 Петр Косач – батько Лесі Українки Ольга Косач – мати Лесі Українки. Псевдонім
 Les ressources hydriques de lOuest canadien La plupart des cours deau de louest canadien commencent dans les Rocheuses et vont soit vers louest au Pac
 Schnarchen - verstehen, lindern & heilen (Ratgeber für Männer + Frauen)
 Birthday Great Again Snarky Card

---

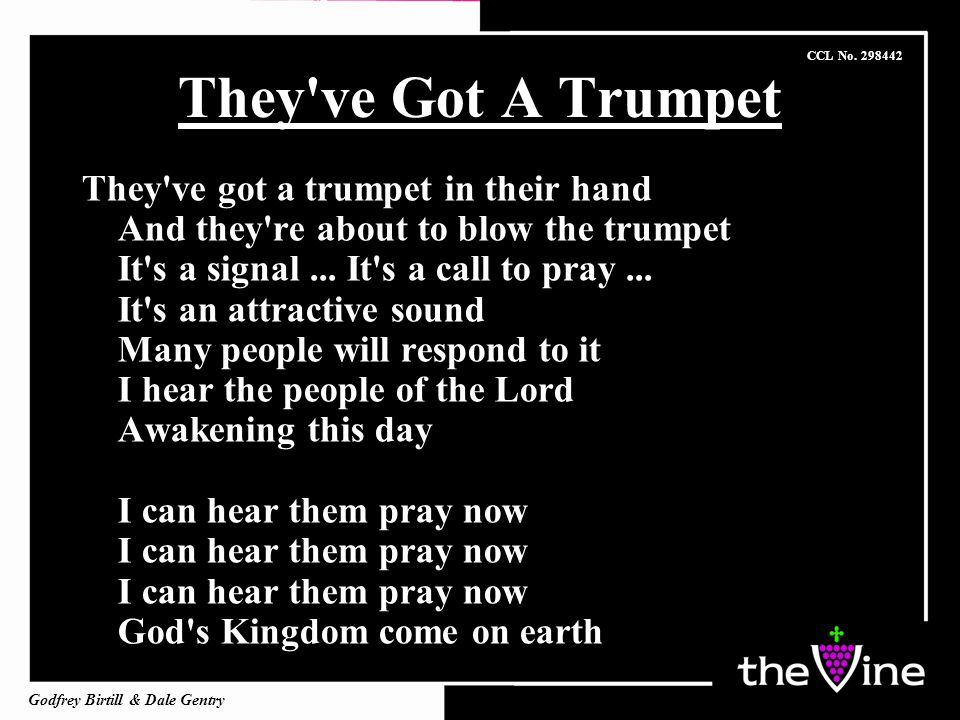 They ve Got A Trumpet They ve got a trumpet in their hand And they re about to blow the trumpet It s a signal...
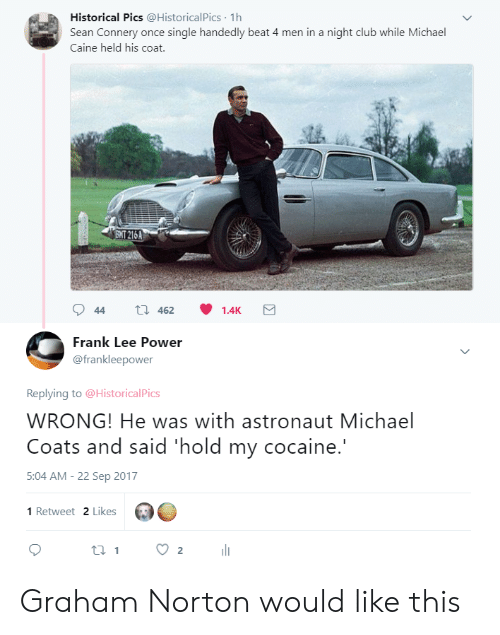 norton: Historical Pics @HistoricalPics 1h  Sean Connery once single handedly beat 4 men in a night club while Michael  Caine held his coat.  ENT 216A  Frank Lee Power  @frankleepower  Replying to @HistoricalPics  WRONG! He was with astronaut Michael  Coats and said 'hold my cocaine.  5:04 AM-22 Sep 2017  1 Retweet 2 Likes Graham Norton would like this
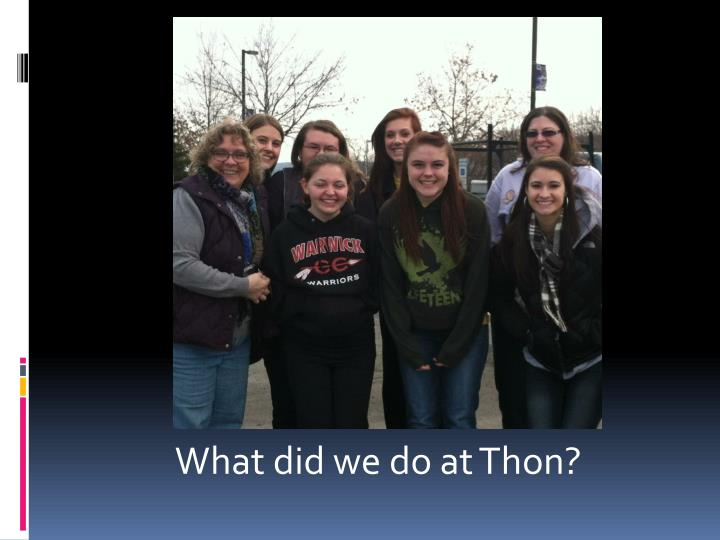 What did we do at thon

* * *

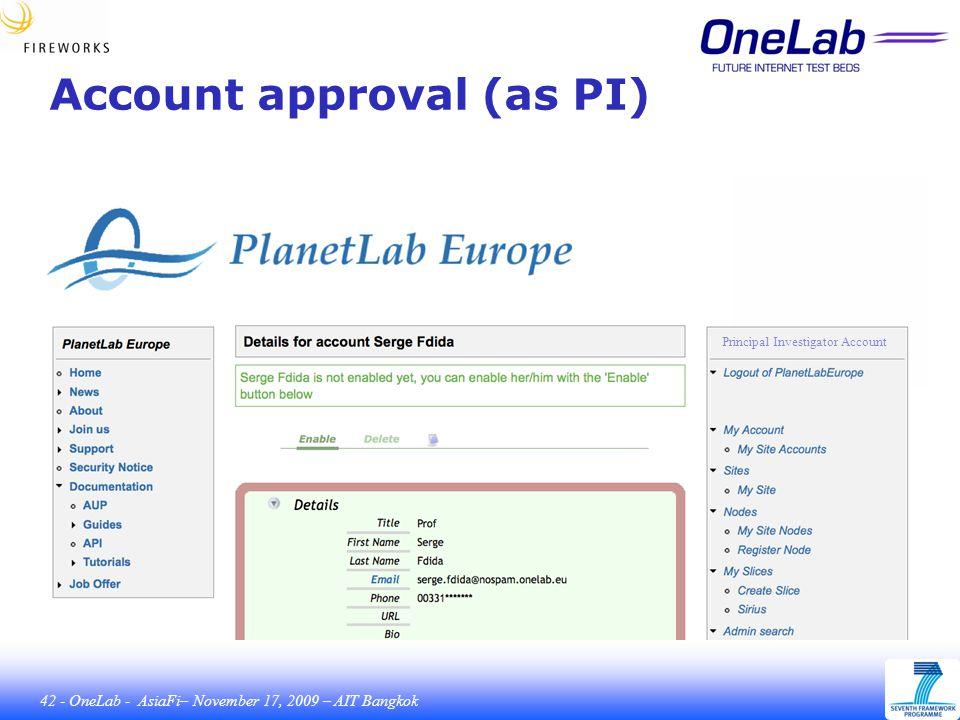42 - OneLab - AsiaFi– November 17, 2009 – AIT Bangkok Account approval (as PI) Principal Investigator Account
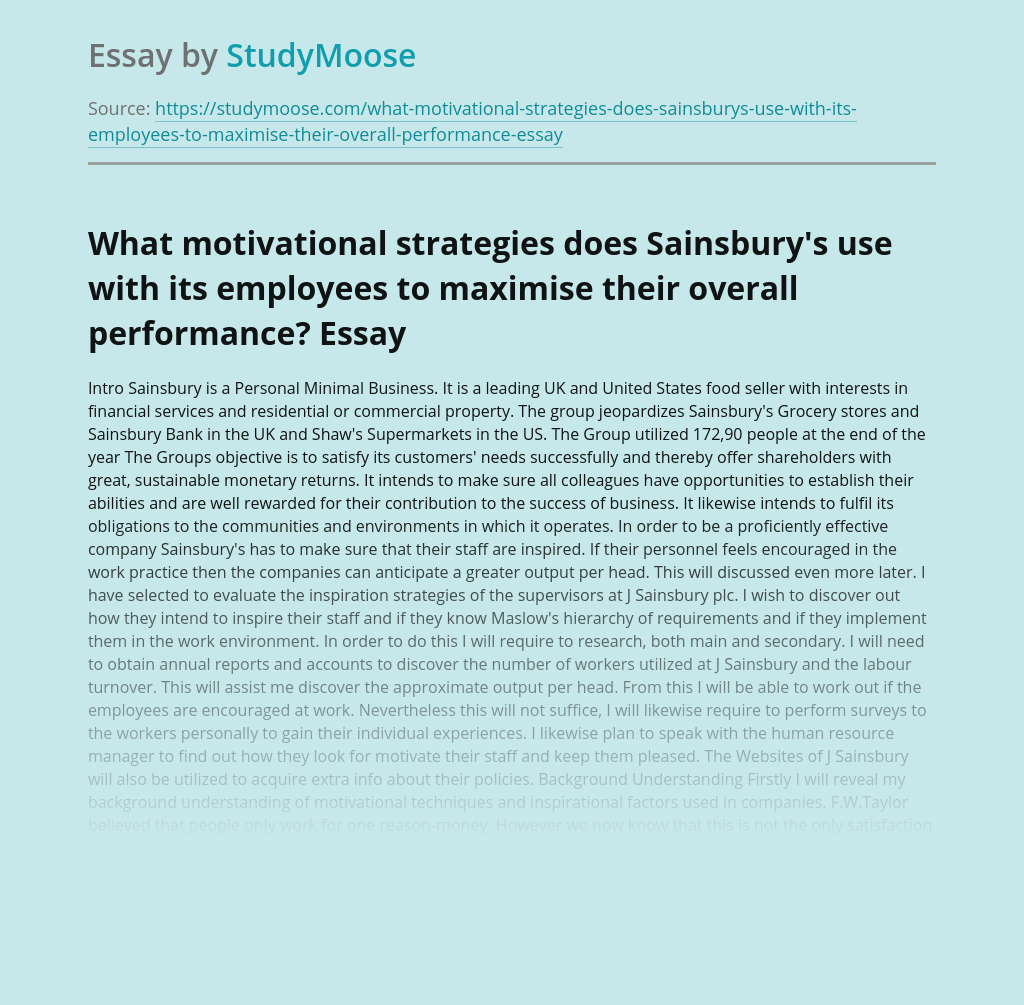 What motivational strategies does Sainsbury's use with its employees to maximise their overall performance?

» **TASK PROMPT**
Starting at the line with "norton: Historical Pics" in the entries above, write out every line exactly until the line with "What did we do at thon" has been written. Include no pictures and nothing more.

» **WRITTEN SOLUTION**
 norton: Historical Pics @HistoricalPics 1h  Sean Connery once single handedly beat 4 men in a night club while Michael  Caine held his coat.  ENT 216A  Frank Lee Power  @frankleepower  Replying to @HistoricalPics  WRONG! He was with astronaut Michael  Coats and said 'hold my cocaine.  5:04 AM-22 Sep 2017  1 Retweet 2 Likes Graham Norton would like this
 What did we do at thon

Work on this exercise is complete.